Le plan promis par Elisabeth Borne ressemble donc à une reprise en main. La SNCF bénéficiera d’un milliard de plus chaque année pour régénérer ses voies, afin de limiter les pannes intempestives. L’engagement de la cheffe du gouvernement porte aussi sur les « RER métropolitains », services ferroviaires fréquents autour des grandes villes, annoncés par Emmanuel Macron, en novembre dernier. La réalisation en sera confiée à la Société du Grand Paris, une émanation de l’Etat chargée de construire le super-métro Grand Paris Express en Ile-de-France. Le fer sera prié de cultiver « l’intermodalité » avec le vélo. A l’inverse, les projets routiers seront « réinterrogés » à l’aune de leur utilité.

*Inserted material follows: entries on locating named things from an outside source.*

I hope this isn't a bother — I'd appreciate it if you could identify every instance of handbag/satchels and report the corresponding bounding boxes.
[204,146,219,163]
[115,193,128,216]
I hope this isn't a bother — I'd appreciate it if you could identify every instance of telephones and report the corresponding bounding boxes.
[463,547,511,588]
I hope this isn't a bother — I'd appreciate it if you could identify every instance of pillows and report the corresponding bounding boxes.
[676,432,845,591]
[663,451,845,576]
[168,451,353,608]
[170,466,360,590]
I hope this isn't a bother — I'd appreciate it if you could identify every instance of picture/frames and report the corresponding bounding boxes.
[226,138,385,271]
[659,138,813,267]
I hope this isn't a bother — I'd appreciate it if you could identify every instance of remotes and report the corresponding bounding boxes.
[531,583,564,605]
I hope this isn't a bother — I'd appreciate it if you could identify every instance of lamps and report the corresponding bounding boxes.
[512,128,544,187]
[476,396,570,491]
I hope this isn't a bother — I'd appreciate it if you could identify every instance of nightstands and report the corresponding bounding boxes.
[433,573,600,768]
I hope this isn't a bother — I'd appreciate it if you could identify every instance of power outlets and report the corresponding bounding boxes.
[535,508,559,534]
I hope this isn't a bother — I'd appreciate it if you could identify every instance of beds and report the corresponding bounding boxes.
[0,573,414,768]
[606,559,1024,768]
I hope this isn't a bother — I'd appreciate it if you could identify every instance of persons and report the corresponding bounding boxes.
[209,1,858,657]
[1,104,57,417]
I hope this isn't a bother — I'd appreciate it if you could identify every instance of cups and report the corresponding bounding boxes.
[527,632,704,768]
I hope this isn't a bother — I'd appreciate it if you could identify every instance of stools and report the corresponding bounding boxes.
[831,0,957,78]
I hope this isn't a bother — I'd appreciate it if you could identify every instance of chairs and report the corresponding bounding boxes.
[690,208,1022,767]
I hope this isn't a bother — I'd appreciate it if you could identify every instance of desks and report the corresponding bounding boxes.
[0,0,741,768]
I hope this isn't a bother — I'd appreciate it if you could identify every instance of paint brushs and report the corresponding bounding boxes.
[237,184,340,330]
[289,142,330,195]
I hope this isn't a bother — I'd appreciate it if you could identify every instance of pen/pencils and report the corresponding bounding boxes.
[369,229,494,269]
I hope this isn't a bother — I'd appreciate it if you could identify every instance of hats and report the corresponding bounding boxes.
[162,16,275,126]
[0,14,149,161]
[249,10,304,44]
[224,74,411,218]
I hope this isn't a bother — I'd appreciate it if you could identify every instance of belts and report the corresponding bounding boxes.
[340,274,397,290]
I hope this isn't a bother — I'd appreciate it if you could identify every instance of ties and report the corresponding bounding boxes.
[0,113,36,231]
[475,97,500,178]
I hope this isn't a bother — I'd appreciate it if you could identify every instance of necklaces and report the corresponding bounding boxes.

« C’est la première fois qu’on parle de planification écologique », se réjouit l’eurodéputée écologiste Karima Delli, membre du COI, favorable à un « ticket climat à la française », en référence à l’abonnement au chemin de fer à 49 euros par mois décidé par le gouvernement allemand. Les acteurs des transports, le Groupement des autorités responsables des transports (élus), l’Union des transports publics (opérateurs), la Fnaut (usagers des transports publics) et la FUB (usagers du vélo), ainsi que les mouvements environnementalistes, ont tous salué les annonces.

Les réticences de Bercy

Mais les bonnes intentions ne suffisent pas. Ce sont les collectivités locales qui devront mettre en œuvre les projets correspondant aux grandes orientations. Or, les élus ne partagent pas tous les mêmes objectifs. Ainsi, la région Auvergne-Rhône-Alpes reste attachée au gigantesque projet Lyon-Turin, même si le trafic de marchandises entre la France et l’Italie a plutôt baissé depuis vingt ans, conséquence de la désindustrialisation. Dans l’Aveyron, le passage à deux fois deux voies d’une route nationale n’est pas considéré comme prioritaire par le COI, car le trafic y demeure inférieur à 10 000 véhicules par jour. Mais le président du département, Arnaud Viala (divers droite), demeure « déterminé » à faire fléchir l’Etat.

Un autre écueil attend le plan Borne : son financement. Même si l’Etat annonce 100 milliards d’euros d’ici 2040, il ne devrait en délivrer que le quart. Les autres ressources seront à chercher, auprès de l’Union européenne, des concessionnaires d’autoroutes ou des compagnies aériennes. Le Syndicat des compagnies aériennes autonomes (Scara), qui réunit la moitié des entreprises de l’industrie aérienne française, a déjà annoncé qu’il était hors de question de contribuer. Le sénateur socialiste (Meurthe-et-Moselle) Olivier Jacquin s’étonne, pour sa part : « lors de la discussion parlementaire sur le budget 2023, tous les amendements visant à atteindre cette ambition budgétaire avaient été balayés d’un revers de la main ». Le ministère de l’Economie, qui n’était pas invité le 24 février à Matignon, va devoir trancher. Or, dans les différents scénarios proposés par le COI, Bercy affichait, dès la fin de l’année dernière, sa préférence : le moins dépensier.